Given problem 1
According to the INN server setup notes, which version of INN is downloaded and unpacked?
Given problem 2
Rewrite the INN server setup notes from "Create Linux machine" up to and including "wtf that is])", with "gcc" replaced by "make".

Selected passage
□ □ □ □
Create Linux machine

$ sudo -i
root # yum update


root # yum install gcc
root # yum install cpan
root # yum install python-devel

root # Get the Mime parser (for controlchan [idk wtf that is])
root # cpan -f install Mime::Parser

root # wget ftp://ftp.isc.org/isc/inn/inn-2.5.4.tar.gz
root # tar xvf inn-2.5.4.tar.gz
root # cd inn-2.5.4

root # groupadd news
root # useradd -g news -d /usr/local/news news

root # ./configure \
--with-python \
--enable-libtool \
--with-gnu-ld \
--with-sendmail=/usr/sbin/sendmail \
--enable-tagged-hash \
--enable-shared \
LIBS="-lpthread"

root # vim /etc/hostname # set your hostname to something like `news`
root # vim /etc/hosts # change local.localdomain to the new hostname

# should probably restart the machine to get the new hostname

root # su - news
news $ vim etc/inn.conf

The top of my inn.conf looks like:

mta:                         "/usr/sbin/sendmail -oi -oem %s"
organization:                "tilde.club"
□ □ □ □
Entries provided
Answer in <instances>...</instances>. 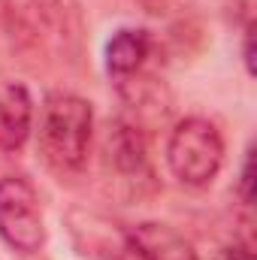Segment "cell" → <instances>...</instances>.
<instances>
[{
  "instance_id": "8",
  "label": "cell",
  "mask_w": 257,
  "mask_h": 260,
  "mask_svg": "<svg viewBox=\"0 0 257 260\" xmlns=\"http://www.w3.org/2000/svg\"><path fill=\"white\" fill-rule=\"evenodd\" d=\"M239 197H242V203H248V206H251V200H254V148H248V151H245V160H242Z\"/></svg>"
},
{
  "instance_id": "6",
  "label": "cell",
  "mask_w": 257,
  "mask_h": 260,
  "mask_svg": "<svg viewBox=\"0 0 257 260\" xmlns=\"http://www.w3.org/2000/svg\"><path fill=\"white\" fill-rule=\"evenodd\" d=\"M148 52H151V37L145 30H133V27L118 30L106 46V67L118 79H127L145 64Z\"/></svg>"
},
{
  "instance_id": "12",
  "label": "cell",
  "mask_w": 257,
  "mask_h": 260,
  "mask_svg": "<svg viewBox=\"0 0 257 260\" xmlns=\"http://www.w3.org/2000/svg\"><path fill=\"white\" fill-rule=\"evenodd\" d=\"M142 3H145V6H148L151 12H160V6H167L170 0H142Z\"/></svg>"
},
{
  "instance_id": "7",
  "label": "cell",
  "mask_w": 257,
  "mask_h": 260,
  "mask_svg": "<svg viewBox=\"0 0 257 260\" xmlns=\"http://www.w3.org/2000/svg\"><path fill=\"white\" fill-rule=\"evenodd\" d=\"M115 157H118L121 167H130V170L142 167V160H145V145H142L139 130L124 127V124L115 130Z\"/></svg>"
},
{
  "instance_id": "9",
  "label": "cell",
  "mask_w": 257,
  "mask_h": 260,
  "mask_svg": "<svg viewBox=\"0 0 257 260\" xmlns=\"http://www.w3.org/2000/svg\"><path fill=\"white\" fill-rule=\"evenodd\" d=\"M218 260H254V254H251L248 245H230V248L221 251V257Z\"/></svg>"
},
{
  "instance_id": "4",
  "label": "cell",
  "mask_w": 257,
  "mask_h": 260,
  "mask_svg": "<svg viewBox=\"0 0 257 260\" xmlns=\"http://www.w3.org/2000/svg\"><path fill=\"white\" fill-rule=\"evenodd\" d=\"M34 121V100L24 85L0 82V151H15L27 142Z\"/></svg>"
},
{
  "instance_id": "3",
  "label": "cell",
  "mask_w": 257,
  "mask_h": 260,
  "mask_svg": "<svg viewBox=\"0 0 257 260\" xmlns=\"http://www.w3.org/2000/svg\"><path fill=\"white\" fill-rule=\"evenodd\" d=\"M0 236L9 248L21 254H34L46 242L40 194L21 176L0 179Z\"/></svg>"
},
{
  "instance_id": "11",
  "label": "cell",
  "mask_w": 257,
  "mask_h": 260,
  "mask_svg": "<svg viewBox=\"0 0 257 260\" xmlns=\"http://www.w3.org/2000/svg\"><path fill=\"white\" fill-rule=\"evenodd\" d=\"M118 260H142V254H139V251H136L130 242H124V248H121V257H118Z\"/></svg>"
},
{
  "instance_id": "5",
  "label": "cell",
  "mask_w": 257,
  "mask_h": 260,
  "mask_svg": "<svg viewBox=\"0 0 257 260\" xmlns=\"http://www.w3.org/2000/svg\"><path fill=\"white\" fill-rule=\"evenodd\" d=\"M127 242L142 254V260H197L194 245L167 224H139L130 230Z\"/></svg>"
},
{
  "instance_id": "10",
  "label": "cell",
  "mask_w": 257,
  "mask_h": 260,
  "mask_svg": "<svg viewBox=\"0 0 257 260\" xmlns=\"http://www.w3.org/2000/svg\"><path fill=\"white\" fill-rule=\"evenodd\" d=\"M251 40H254V30L248 27V30H245V64H248V73H254V52H251Z\"/></svg>"
},
{
  "instance_id": "1",
  "label": "cell",
  "mask_w": 257,
  "mask_h": 260,
  "mask_svg": "<svg viewBox=\"0 0 257 260\" xmlns=\"http://www.w3.org/2000/svg\"><path fill=\"white\" fill-rule=\"evenodd\" d=\"M94 130L91 103L76 94H52L40 118V148L58 170H79L88 160Z\"/></svg>"
},
{
  "instance_id": "2",
  "label": "cell",
  "mask_w": 257,
  "mask_h": 260,
  "mask_svg": "<svg viewBox=\"0 0 257 260\" xmlns=\"http://www.w3.org/2000/svg\"><path fill=\"white\" fill-rule=\"evenodd\" d=\"M167 164L182 185H209L224 164V139L218 127L206 118L179 121L167 142Z\"/></svg>"
}]
</instances>
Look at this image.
□ □ □ □
Worked solution 1
Version 2.5.4 (inn-2.5.4.tar.gz).

Worked solution 2
Create Linux machine

$ sudo -i
root # yum update


root # yum install make
root # yum install cpan
root # yum install python-devel

root # Get the Mime parser (for controlchan [idk wtf that is])